The third drawback is somewhat implementation-specific: if you feed thousands of opening braces [
into the tool, it gets noticeably slow. That’s because as soon as it doesn’t find a matching bracket or the content between the two brackets is invalid JSON, it needs to go back to the first bracket and continue from there, possibly doing the same thing over and over (so this can become somewhat of an O(n2)
complexity if I’m not mistaken). This doesn’t happen much in real pages, but a website looking to fight scrapers could use this implementation weakness.
What I want you to do
If you build a tool or app that could use this approach, you should definitely try to implement the data extraction part that just looks at everything in a page starting with [
or {
in search for validish JSON data.
Also not relying on the data structure is very important. Feel free to implement logic in a programming language of your choice that parses JSON and dynamically finds only objects with certain keys, no matter the nesting.
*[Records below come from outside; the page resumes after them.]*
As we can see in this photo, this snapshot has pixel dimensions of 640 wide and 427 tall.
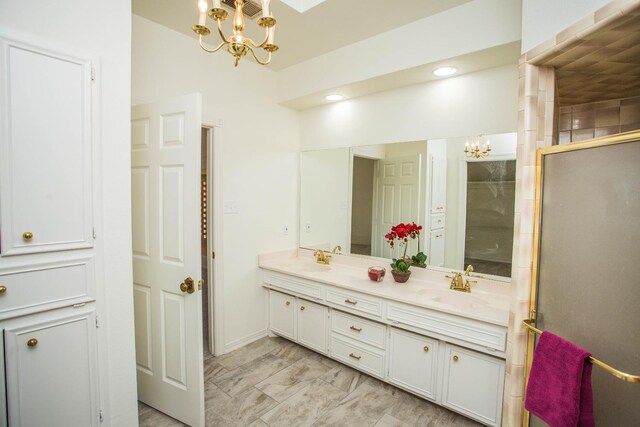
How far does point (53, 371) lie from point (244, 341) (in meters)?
1.74

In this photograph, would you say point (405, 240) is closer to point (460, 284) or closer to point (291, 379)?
point (460, 284)

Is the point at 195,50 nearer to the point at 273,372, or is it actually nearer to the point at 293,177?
the point at 293,177

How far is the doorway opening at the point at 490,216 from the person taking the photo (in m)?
2.20

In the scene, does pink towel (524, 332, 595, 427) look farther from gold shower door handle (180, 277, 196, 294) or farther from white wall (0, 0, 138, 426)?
white wall (0, 0, 138, 426)

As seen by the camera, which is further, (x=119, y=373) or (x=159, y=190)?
(x=159, y=190)

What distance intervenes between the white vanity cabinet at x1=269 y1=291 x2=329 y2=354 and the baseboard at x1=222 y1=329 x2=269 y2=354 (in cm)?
12

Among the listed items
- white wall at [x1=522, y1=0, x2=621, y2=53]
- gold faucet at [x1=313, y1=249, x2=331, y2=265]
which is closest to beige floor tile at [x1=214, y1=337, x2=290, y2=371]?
gold faucet at [x1=313, y1=249, x2=331, y2=265]

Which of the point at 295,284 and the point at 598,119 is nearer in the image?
the point at 598,119

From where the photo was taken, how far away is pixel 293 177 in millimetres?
3465

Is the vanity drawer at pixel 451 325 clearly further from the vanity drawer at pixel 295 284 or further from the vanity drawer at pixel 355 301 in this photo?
the vanity drawer at pixel 295 284

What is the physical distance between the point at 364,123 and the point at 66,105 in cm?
224

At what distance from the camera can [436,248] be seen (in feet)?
8.33

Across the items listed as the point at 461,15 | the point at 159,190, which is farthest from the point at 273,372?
the point at 461,15

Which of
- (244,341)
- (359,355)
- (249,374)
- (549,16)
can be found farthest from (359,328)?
(549,16)
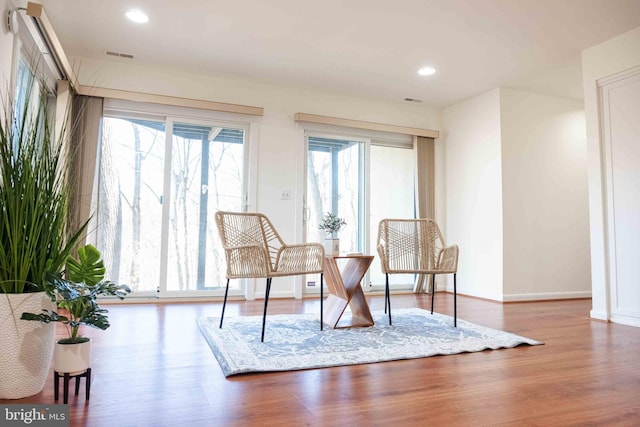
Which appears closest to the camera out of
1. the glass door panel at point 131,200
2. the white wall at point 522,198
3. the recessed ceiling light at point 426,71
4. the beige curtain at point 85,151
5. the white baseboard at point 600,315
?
the white baseboard at point 600,315

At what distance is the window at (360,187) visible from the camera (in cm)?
491

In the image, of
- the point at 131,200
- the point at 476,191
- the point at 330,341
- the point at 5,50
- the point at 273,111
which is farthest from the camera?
the point at 476,191

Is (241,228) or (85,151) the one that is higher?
(85,151)

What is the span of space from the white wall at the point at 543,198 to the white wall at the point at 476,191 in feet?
0.33

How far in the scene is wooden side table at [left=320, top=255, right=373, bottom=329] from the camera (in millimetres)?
2904

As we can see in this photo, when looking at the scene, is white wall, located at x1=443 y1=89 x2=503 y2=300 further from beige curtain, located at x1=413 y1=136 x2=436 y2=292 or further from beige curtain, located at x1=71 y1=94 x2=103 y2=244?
beige curtain, located at x1=71 y1=94 x2=103 y2=244

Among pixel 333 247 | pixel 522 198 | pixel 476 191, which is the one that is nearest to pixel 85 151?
pixel 333 247

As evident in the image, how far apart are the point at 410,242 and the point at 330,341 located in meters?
1.30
It’s actually pretty simple, you just need to do a case distinction between arrays (-> recursively iterate all objects in them), objects (-> check if they have all required keys) and primitive data types (ignore).
And if you like the approach, you should implement it in your scraper! This makes the software we use every day more robust, which is a goal we should strive for.
Conclusion
If you found this interesting, feel free to comment by opening an issue on my blog repository or send me an e-mail.
If you’re interested in low-level Android stuff, you can read my post about the Linux multitouch protocol on Android. Alternatively if you’ve heard of or have a KNX “smart home” system, you might be interested in this other post about my KNX setup.
Side note
This is not a rant about youtube-dl
. In fact, I’m a big fan and thankful that people take the time to maintain it. The examples are used to illustrate what we programmers usually do because it works and are not meant to point fingers.